--- Aim of the task ---
What should be copied is the stretch of entries below from the line with "Girl with cats" up to and including the line with "Carrot Cake Granola", exactly and without images.

--- The input ---
--

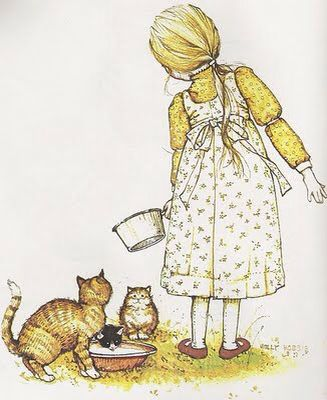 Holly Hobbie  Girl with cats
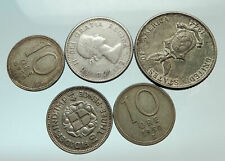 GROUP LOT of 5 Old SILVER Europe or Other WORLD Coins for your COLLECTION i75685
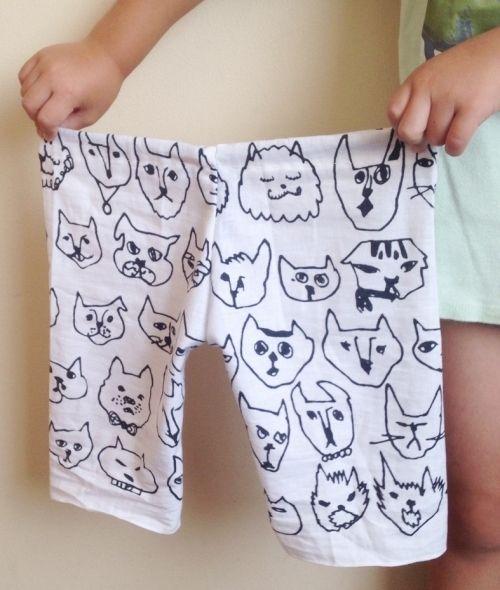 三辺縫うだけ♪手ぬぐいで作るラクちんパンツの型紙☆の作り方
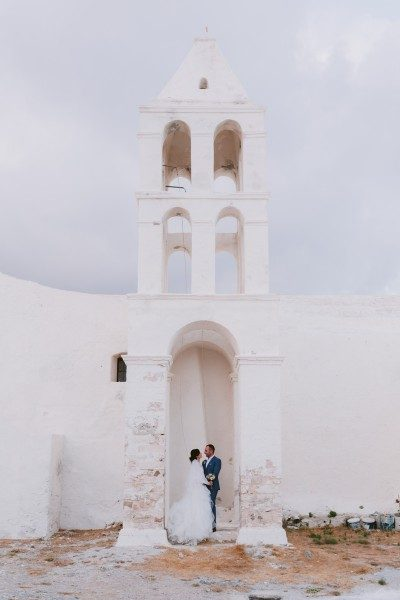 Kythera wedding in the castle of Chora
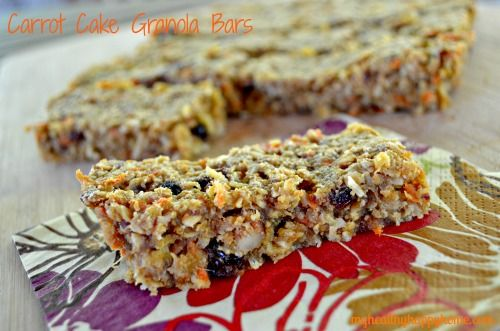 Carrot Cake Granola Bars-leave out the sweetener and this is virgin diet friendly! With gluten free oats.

--

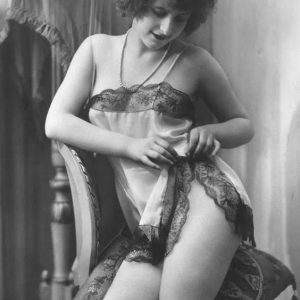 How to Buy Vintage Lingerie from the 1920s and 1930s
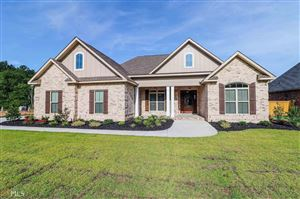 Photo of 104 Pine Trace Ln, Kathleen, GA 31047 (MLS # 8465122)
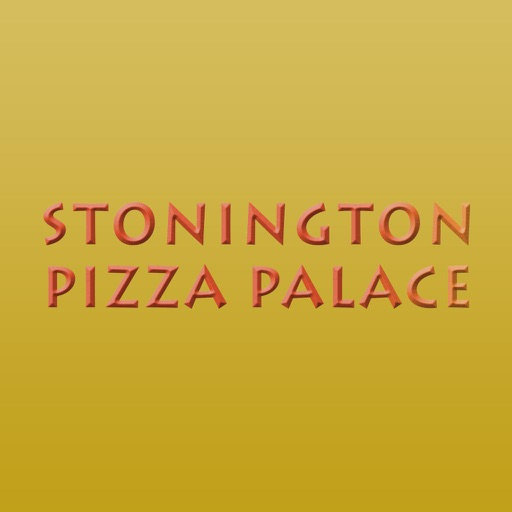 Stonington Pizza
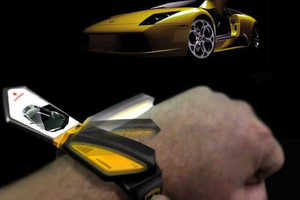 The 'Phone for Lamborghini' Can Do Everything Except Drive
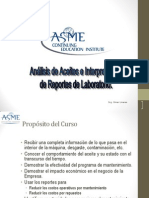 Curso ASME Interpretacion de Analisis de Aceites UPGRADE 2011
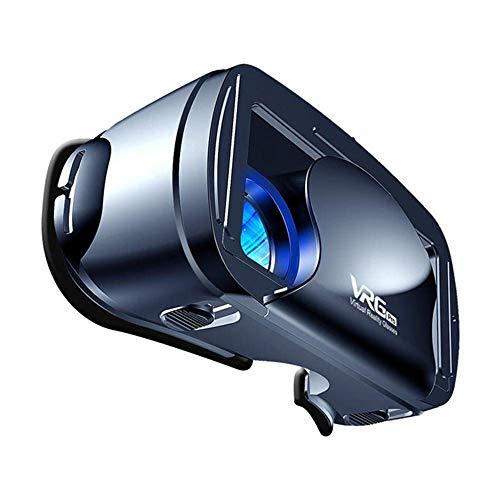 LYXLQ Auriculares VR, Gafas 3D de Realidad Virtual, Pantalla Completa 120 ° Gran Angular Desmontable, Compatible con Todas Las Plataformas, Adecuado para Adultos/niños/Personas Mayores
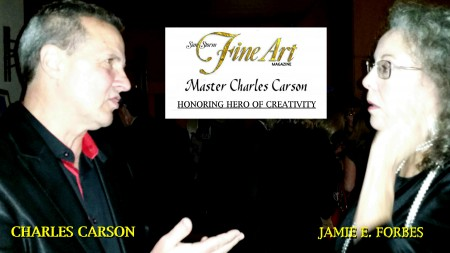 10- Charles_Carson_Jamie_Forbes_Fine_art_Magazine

--

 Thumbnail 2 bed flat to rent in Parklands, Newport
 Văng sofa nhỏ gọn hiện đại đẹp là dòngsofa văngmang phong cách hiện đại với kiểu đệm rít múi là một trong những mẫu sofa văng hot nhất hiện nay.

--

--- Reply ---
 Holly Hobbie  Girl with cats
 GROUP LOT of 5 Old SILVER Europe or Other WORLD Coins for your COLLECTION i75685
 三辺縫うだけ♪手ぬぐいで作るラクちんパンツの型紙☆の作り方
 Kythera wedding in the castle of Chora
 Carrot Cake Granola Bars-leave out the sweetener and this is virgin diet friendly! With gluten free oats.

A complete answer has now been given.